Maximum reuse and retention
Building systems can capture and reuse water from condensate and rain for operations such as irrigation or non-potable water systems. In many engineered systems, water from wash basins or HVAC systems is reclaimed through filtering or other processes. Air handler condensate has limited mineral content which makes it valuable for reuse with minimal to no pre-treatment. Water already used in a cooling system or recycled municipal water, given adequate treatment, can also be a source for cooling tower and irrigation needs.
Stormwater runoff can have substantial value. General Motors reported saving $140,000 in one year at an assembly plant. By filtering stormwater through sand, that single facility avoided discharge fees and reduced its water consumption by more than 20 percent.
Gravity and weather can bring rainwater to storage barrels or a cistern. The water from roofs and paved areas can be routed to a rain garden. Rainwater gardens can be attractive and practical green spaces comprised of native grasses, shrubs, and flowers that provide food and shelter for wildlife. These gardens are a practical use of water that might otherwise be routed to storm drains.

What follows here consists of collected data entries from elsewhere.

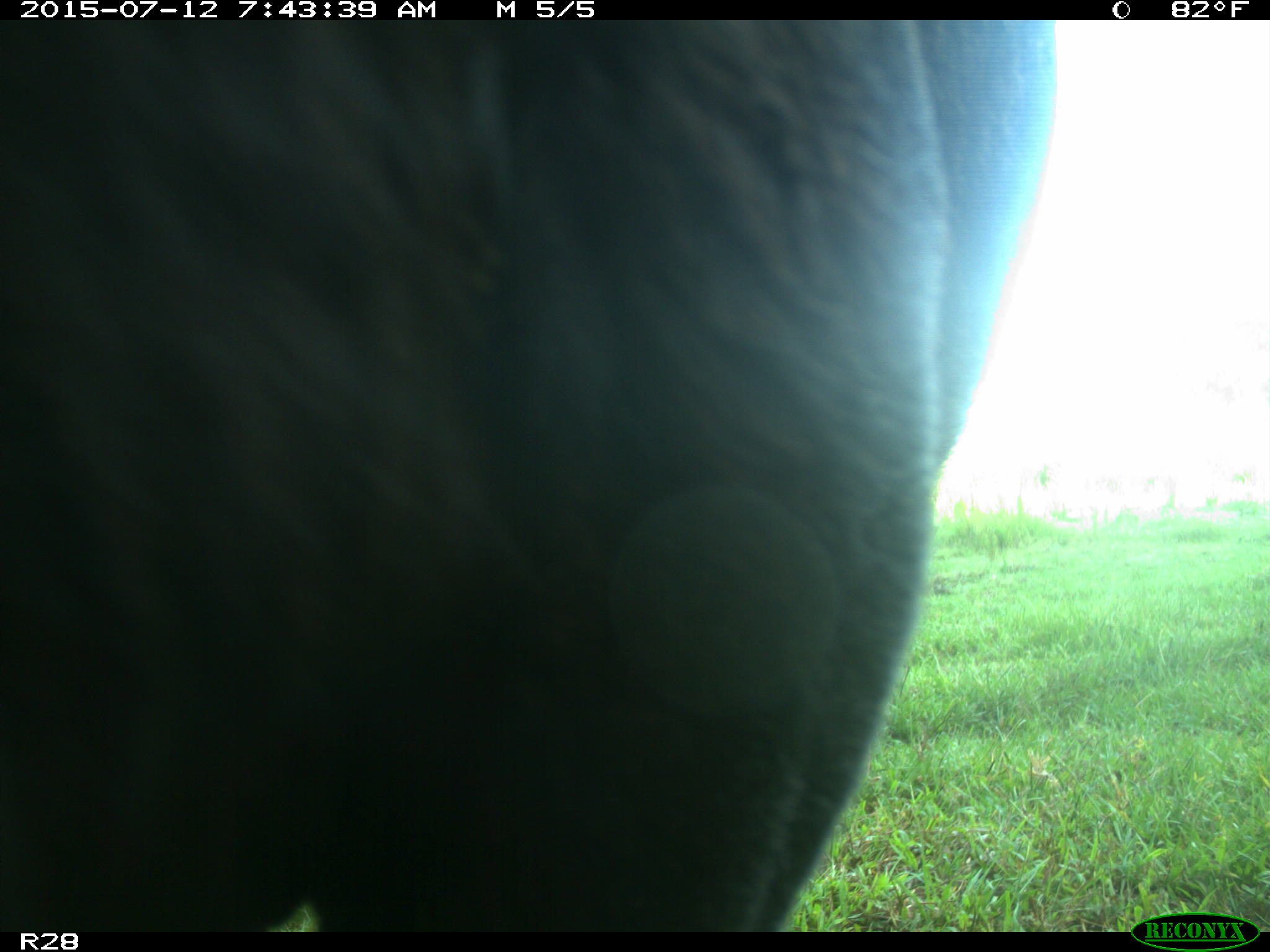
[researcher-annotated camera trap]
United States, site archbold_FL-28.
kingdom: Animalia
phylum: Chordata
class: Mammalia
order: Artiodactyla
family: Bovidae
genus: Bos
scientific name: Bos taurus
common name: domestic cow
Bos taurus (domestic cow).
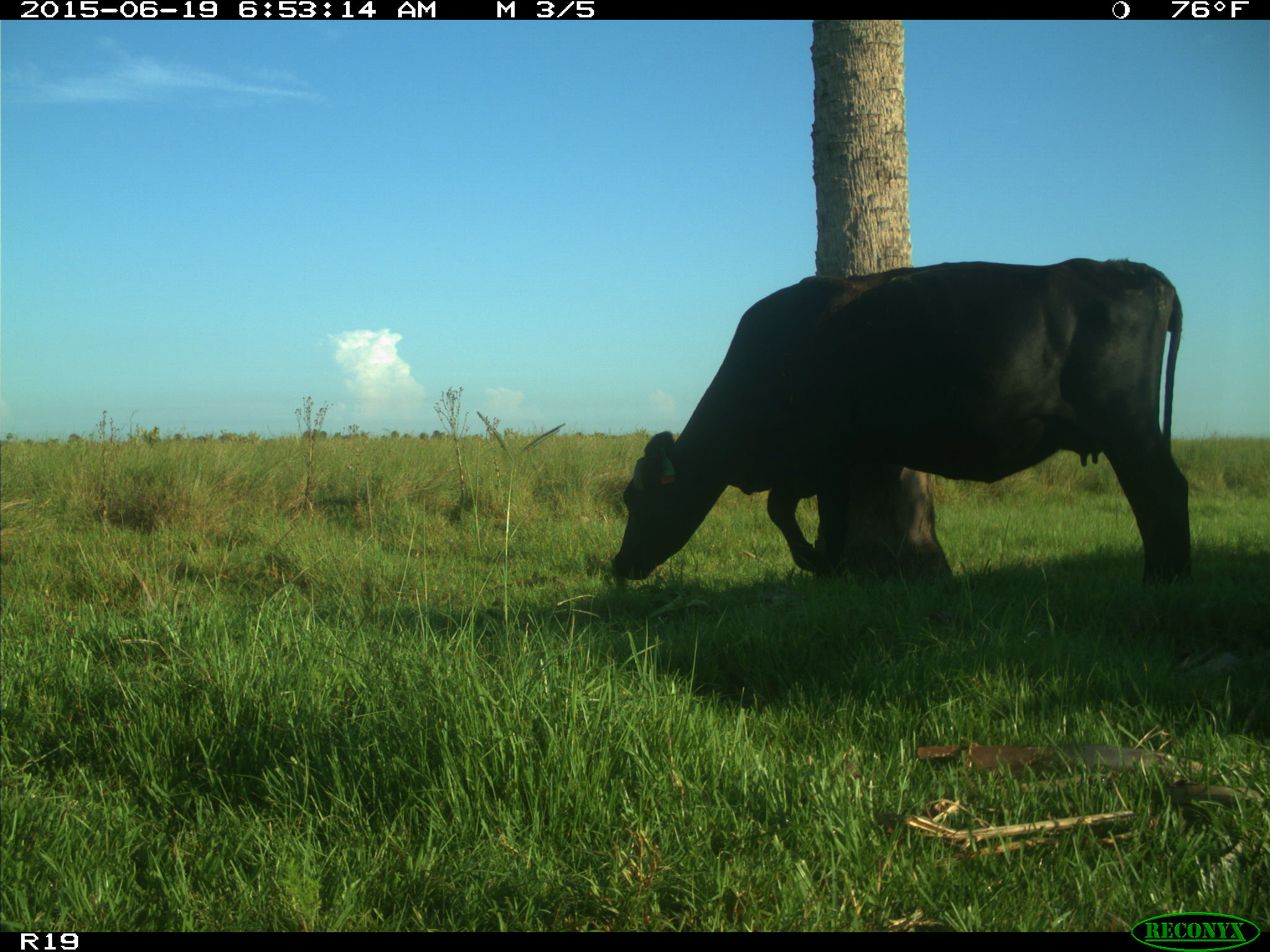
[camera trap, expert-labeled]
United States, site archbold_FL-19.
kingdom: Animalia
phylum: Chordata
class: Mammalia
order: Artiodactyla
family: Bovidae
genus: Bos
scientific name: Bos taurus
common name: domestic cow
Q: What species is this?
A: Bos taurus (domestic cow).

A building’s gardens and landscape design are essential components of water conservation. Native plants will grow and thrive with less care, less fertilizer, and less water. Landscapers with local experience can engineer or advise when and how long to water the plants they supply. A quick internet search will bring up resources from nearby horticultural societies and educators. One Florida source, the Institute of Food and Agricultural Sciences at the University of Florida provides a free online database of plants, shrubs, and trees that are recommended for its subtropical/tropical climate.
Strategically posted signs are powerful tools for achieving optimal water use. One faucet, dripping every 20 seconds, wastes 104 gallons per year. Businesses with a substantial number of break room and lavatory faucets are likely to see benefits by communicating best practices.
No one likes to waste water, but if employees don’t know where to report a leaky faucet, that waste will happen. Post a sign so everyone will know:
- What to report (e.g., leaking faucet, running toilet)
- How to report it (e.g., phone/voicemail extension, email address)
Find places where people use water and let them participate in conserving it. Thoughtful reminders posted near showers or sinks will cap wasteful use.
Building water fixture maintenance and engineering investments have a short return on investment (ROI) through water conservation and reduced sewage fees.
Insulation on hot water pipes provides energy savings and helps reduce water use. On average, water heating consumes 7% of the energy in a commercial building. When warm water is slow to reach a faucet, the cooler water ahead of it is wasted. Once the faucet is turned off, any water in the pipes will quickly cool, wasting the energy used to heat it. Insulated pipes hold heat longer and can avoid significant energy and water waste.
A tiny geyser at a broken sprinkler head does nothing to enhance a building lawn Instead, it is a visible expense. Frequent irrigation system inspections will cap that water waste.
Monthly inspections by your landscape company will identify damaged nozzles or pipe leaks when each zone is tested. A key component of those tests will verify that water reaches the areas that need it rather than puddling on concrete and asphalt.
If substantial losses persist between monthly inspections, advanced flow sensors can trigger email or text notification when water runs at the wrong time, place, or volume. Seasonal weather patterns should be considered when calculating irrigation needs.
Systems with heat and moisture sensors can respond to weather. If that technology cost exceeds value, irrigation system inspections should include zone-by-zone review of scheduling and clock programming.